START EXCERPT TO READ

While the use of different bulk flux algorithms causes significant difference in estimated fluxes, large differences still exist when using the same algorithm (Figures 1B, 4A), indicating that the difference in bulk variables largely influences the estimates of latent heat flux. To evaluate the uncertainties caused by each bulk variable, we calculated the daily latent heat flux using COARE3.5 for three different cases, in which bulk variables are (1) surface wind speed only from each reanalysis and other variables from OAFlux (EX-wspd), (2) SST only from each reanalysis and other variables from OAFlux (EX-sst), (3) air humidity only from each reanalysis and other variables from OAFlux (EX-qa). The uncertainties caused only by windspeed, SST and air humidity can be estimated from EX-wspd, EX-sst, and EX-qa, respectively. Both surface wind speed and humidity largely contribute to the difference between the datasets, whereas the contribution of SST is much smaller (Figure 5). The MAD of annual mean latent flux is 7.7 and 9.3 W m-2 for EX-wspd and EX-qa, and that of EX-sst is 1.5 W m-2 (Table 1). All latent heat fluxes calculated with reanalysis state variables are underestimated in EX-wspd and EX-qa during winter, but not during summer. The MAD during winter is also larger than in summer in EX-wspd and EX-qa.

END EXCERPT TO READ

> [STATED GOAL A]
Answer these from the passage on latent heat flux:
(i) Which bulk flux algorithm was used to calculate daily latent heat flux in the three cases?
(ii) What is the MAD of annual mean latent flux for EX-sst?
(iii) In which season are all the reanalysis-based latent heat fluxes underestimated in EX-wspd and EX-qa?

START EXERCISE INPUTS

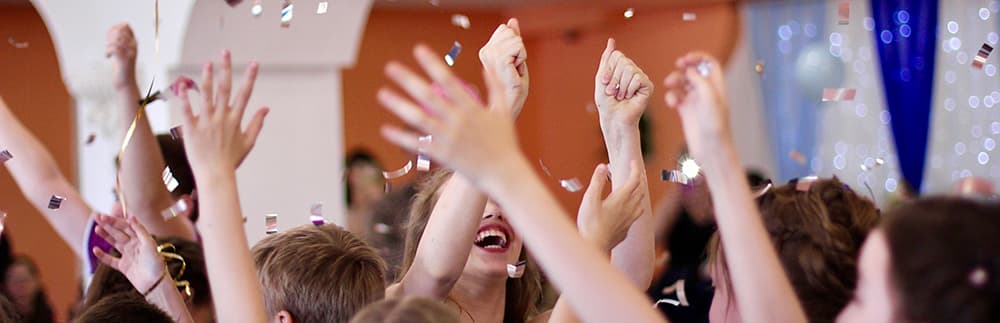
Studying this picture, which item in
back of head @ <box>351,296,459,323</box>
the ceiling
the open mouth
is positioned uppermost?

END EXERCISE INPUTS
START EXERCISE INPUTS

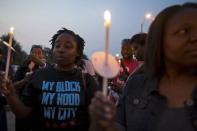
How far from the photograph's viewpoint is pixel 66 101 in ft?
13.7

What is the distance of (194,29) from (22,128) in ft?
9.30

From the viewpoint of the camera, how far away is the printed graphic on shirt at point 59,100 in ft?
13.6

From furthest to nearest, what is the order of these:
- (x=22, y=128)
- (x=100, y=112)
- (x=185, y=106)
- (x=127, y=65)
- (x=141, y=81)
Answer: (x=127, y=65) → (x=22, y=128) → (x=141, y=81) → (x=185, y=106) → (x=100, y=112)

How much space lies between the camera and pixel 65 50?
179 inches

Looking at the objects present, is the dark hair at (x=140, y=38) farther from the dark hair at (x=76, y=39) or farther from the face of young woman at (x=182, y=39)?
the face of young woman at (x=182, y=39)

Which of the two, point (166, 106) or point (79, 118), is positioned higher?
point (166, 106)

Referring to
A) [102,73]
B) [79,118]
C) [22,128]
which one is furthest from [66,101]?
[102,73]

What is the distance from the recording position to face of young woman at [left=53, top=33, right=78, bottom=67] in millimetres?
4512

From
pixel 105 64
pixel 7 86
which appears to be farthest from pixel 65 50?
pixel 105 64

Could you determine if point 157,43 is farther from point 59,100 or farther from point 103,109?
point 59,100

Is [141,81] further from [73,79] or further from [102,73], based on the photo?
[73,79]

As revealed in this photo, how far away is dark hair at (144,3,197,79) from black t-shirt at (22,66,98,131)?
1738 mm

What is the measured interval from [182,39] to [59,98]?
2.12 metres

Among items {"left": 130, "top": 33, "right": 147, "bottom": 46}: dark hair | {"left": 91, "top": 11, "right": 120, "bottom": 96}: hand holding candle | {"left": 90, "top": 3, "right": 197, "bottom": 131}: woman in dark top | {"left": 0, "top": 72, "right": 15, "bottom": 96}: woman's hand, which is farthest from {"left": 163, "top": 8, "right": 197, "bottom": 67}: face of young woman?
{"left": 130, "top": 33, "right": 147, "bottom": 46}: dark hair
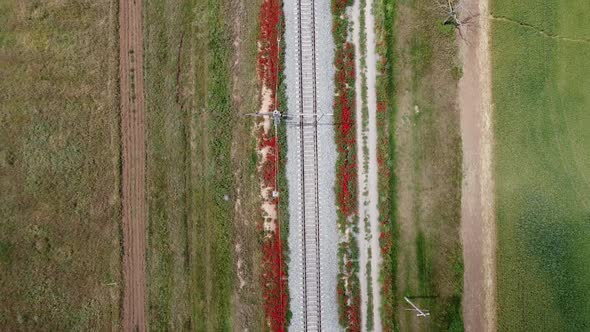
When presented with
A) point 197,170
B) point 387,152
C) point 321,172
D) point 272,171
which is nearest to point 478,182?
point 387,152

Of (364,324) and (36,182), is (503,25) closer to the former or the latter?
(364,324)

END EXERCISE INPUTS
START EXERCISE INPUTS

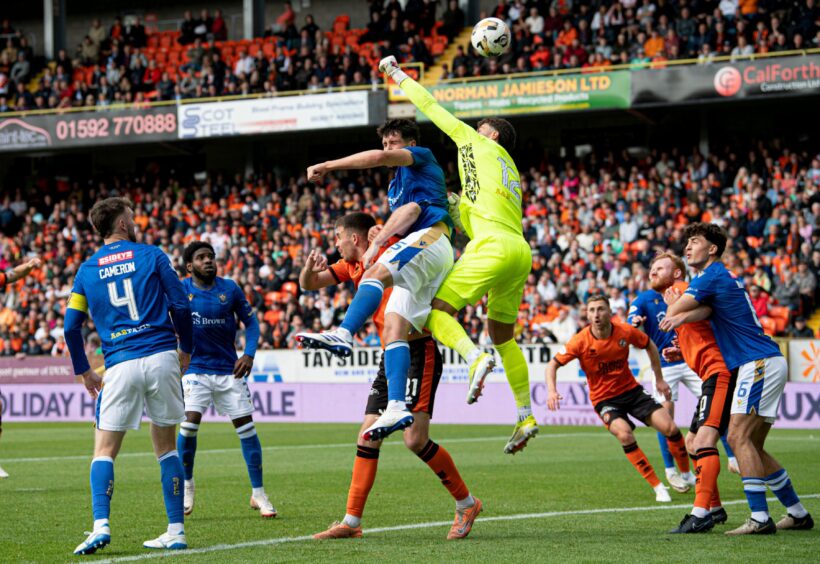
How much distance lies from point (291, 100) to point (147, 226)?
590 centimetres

END EXERCISE INPUTS

> [STATED GOAL B] Echo the lines of the records from the line with "Studying this picture, which item in" to the line with "is positioned uppermost?", including both, and give nothing else.

> [RIGHT ANSWER A]
(i) COARE3.5
(ii) 1.5 W m-2
(iii) Winter

> [RIGHT ANSWER B]
Studying this picture, which item in
back of head @ <box>351,296,459,323</box>
the ceiling
the open mouth
is positioned uppermost?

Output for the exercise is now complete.